Yaş ilerledikçe uykunun evrelerinde bir değişim meydana geldiğini işaret eden Prof. Dr. Akkoyunlu, “Yaşlandıkça sıhhat durumlarıyla bağlı olarak yahut sık sık idrara çıkmaya bağlı olarak uyku daha sık bölünür. Bunların ötesinde derin uykuda ve REM uykusunda bir azalma meydana gelir. Ancak REM ve derin uykusunda azalma olmayan yaşlılarda hayat mühletinin çok daha uzun olduğu, kalp ve damar hastalıklarının daha az görüldüğü birebir vakitte yaşıtlarına nazaran çok daha genç göründükleri ortaya konmuştur. Sonuç olarak uykunun yaşa nazaran ve ek hastalıklara nazaran ölçüsü, mühleti ve vakti değişmekle birlikte tüm insanların nizamlı, kâfi ve sağlıklı bir uykuya gereksinimi vardır. Burada tahminen de en değerli şey uykunun yapısında bozukluğa neden olan 87 başka hastalığın varlığıdır. Bunlar şayet tespit edilemezse ne kadar uyursanız uyuyun, uykunun kalitesi bozuk olduğu için önemli semptomlara ve sorunlara neden olacaktır” değerlendirmesinde bulundu.

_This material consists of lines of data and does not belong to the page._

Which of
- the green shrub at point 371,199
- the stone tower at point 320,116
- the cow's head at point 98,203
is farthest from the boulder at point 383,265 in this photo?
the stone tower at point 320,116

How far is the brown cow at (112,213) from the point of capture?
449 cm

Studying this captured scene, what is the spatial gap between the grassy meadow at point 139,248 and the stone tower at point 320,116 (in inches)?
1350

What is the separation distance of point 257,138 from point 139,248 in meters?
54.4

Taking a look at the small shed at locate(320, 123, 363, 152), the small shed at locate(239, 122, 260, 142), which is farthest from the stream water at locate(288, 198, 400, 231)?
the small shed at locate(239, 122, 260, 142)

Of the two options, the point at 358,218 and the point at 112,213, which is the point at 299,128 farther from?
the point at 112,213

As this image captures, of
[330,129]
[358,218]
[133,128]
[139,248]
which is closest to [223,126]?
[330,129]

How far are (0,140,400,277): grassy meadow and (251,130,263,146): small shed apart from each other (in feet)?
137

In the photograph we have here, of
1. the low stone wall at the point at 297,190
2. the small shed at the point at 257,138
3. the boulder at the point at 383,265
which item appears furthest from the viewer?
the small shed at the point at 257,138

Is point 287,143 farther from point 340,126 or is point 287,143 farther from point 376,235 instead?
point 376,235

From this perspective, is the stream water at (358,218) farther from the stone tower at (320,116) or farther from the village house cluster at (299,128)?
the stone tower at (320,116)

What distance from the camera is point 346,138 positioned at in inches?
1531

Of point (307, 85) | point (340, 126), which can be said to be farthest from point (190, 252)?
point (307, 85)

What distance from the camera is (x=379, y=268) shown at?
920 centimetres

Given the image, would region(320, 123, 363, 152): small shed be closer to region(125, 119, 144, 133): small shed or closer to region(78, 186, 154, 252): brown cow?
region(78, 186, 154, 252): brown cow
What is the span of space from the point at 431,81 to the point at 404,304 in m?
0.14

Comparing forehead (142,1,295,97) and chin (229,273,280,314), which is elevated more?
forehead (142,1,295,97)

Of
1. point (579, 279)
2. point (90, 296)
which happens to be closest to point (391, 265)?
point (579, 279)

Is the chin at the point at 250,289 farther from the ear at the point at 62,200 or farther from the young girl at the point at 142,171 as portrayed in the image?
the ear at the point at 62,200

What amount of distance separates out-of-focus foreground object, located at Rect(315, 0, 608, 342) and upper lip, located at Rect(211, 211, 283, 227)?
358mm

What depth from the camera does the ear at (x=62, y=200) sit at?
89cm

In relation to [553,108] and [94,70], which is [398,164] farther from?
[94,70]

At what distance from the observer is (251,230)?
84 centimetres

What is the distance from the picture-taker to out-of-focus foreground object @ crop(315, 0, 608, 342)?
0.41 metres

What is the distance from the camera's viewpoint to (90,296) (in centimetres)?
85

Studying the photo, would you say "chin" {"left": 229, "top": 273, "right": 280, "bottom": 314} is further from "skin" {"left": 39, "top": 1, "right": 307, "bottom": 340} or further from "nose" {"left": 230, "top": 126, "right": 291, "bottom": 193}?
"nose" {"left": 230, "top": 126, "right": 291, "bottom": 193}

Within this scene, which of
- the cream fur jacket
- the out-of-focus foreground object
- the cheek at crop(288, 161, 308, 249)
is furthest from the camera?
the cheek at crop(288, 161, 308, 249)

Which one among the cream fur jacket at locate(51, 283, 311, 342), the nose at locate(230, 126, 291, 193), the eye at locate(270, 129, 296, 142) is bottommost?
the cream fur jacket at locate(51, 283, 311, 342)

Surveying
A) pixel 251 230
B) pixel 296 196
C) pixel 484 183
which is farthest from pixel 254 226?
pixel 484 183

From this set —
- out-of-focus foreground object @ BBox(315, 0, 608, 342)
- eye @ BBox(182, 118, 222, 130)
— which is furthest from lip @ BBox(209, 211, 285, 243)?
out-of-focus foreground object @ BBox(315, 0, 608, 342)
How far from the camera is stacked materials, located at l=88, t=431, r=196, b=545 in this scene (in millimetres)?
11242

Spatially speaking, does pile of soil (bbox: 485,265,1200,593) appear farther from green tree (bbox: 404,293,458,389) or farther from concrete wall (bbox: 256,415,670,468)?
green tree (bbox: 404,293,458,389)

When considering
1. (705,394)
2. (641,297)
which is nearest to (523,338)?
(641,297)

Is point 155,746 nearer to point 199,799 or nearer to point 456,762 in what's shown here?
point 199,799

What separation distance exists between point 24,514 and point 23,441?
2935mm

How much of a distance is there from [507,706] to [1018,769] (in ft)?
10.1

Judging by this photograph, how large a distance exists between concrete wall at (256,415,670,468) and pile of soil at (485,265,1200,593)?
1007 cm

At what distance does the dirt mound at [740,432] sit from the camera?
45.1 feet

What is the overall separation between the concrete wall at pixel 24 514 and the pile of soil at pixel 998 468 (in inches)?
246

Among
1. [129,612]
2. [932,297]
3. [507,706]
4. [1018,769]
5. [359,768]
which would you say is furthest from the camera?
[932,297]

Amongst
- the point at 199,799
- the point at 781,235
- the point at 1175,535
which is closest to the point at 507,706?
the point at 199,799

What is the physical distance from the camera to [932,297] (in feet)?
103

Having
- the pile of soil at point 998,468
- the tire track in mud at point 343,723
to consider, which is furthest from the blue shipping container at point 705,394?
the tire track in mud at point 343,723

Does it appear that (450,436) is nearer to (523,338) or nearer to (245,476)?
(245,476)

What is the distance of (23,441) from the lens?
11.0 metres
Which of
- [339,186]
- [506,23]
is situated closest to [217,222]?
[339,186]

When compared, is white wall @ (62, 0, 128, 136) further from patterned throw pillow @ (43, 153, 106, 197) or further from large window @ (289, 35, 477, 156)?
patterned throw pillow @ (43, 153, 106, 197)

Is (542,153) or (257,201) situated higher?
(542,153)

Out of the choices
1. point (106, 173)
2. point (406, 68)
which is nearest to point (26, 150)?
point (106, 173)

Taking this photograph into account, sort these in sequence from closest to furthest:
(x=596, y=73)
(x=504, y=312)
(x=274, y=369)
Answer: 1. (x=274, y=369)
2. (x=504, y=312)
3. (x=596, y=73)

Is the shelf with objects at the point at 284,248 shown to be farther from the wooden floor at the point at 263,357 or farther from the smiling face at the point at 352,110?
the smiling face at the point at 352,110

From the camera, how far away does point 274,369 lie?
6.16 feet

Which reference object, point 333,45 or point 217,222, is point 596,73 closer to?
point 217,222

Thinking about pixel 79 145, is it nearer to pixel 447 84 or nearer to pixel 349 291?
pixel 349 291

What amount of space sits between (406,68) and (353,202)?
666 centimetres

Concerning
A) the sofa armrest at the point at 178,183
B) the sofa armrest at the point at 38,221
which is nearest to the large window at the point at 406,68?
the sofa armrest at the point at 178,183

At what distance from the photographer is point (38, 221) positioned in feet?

“En büyük belirtisi horlama”
Prof. Dr. Akkoyunlu, en sık görülen hastalığın uyku apnesi sendromu olduğuna dikkat çekerek, kelamlarını şöyle tamamladı: “Bu hastalık kümesi üst teneffüs yollarındaki daralmaya bağlı olarak ortaya çıkar. En büyük belirtisi horlamadır. Birebir vakitte gündüz çok uyku hali dediğimiz yani gündüz olağanda uyanık kalması gereken saatte uykunun var olmasıyla giden bir durumdur. Bu nedenle bizim için aslında en değerli şey gündüz uykunun gelip gelmediğidir. Bu durum uyku hastalıkları için değerli bir belirteçtir. Birebir vakitte sabah kalkıldığında gereğince uykunuzu alıp almadığınız ve tıpkı vakitte horlamanın olup olmadığı da değerli parametrelerdir. Şayet uykunuzda rastgele bir yapısında bir sorun yahut müddetinde rastgele bir zayıflama değişme kelam konusu değilse fakat tekrar de gün içinde uykusuzluk çekiyorsanız, sabah yorgun uyanıyorsanız ve horlamadan bahsediliyorsa o vakit katiyen göğüs hastalıkları tabibine başvurmalısınız”.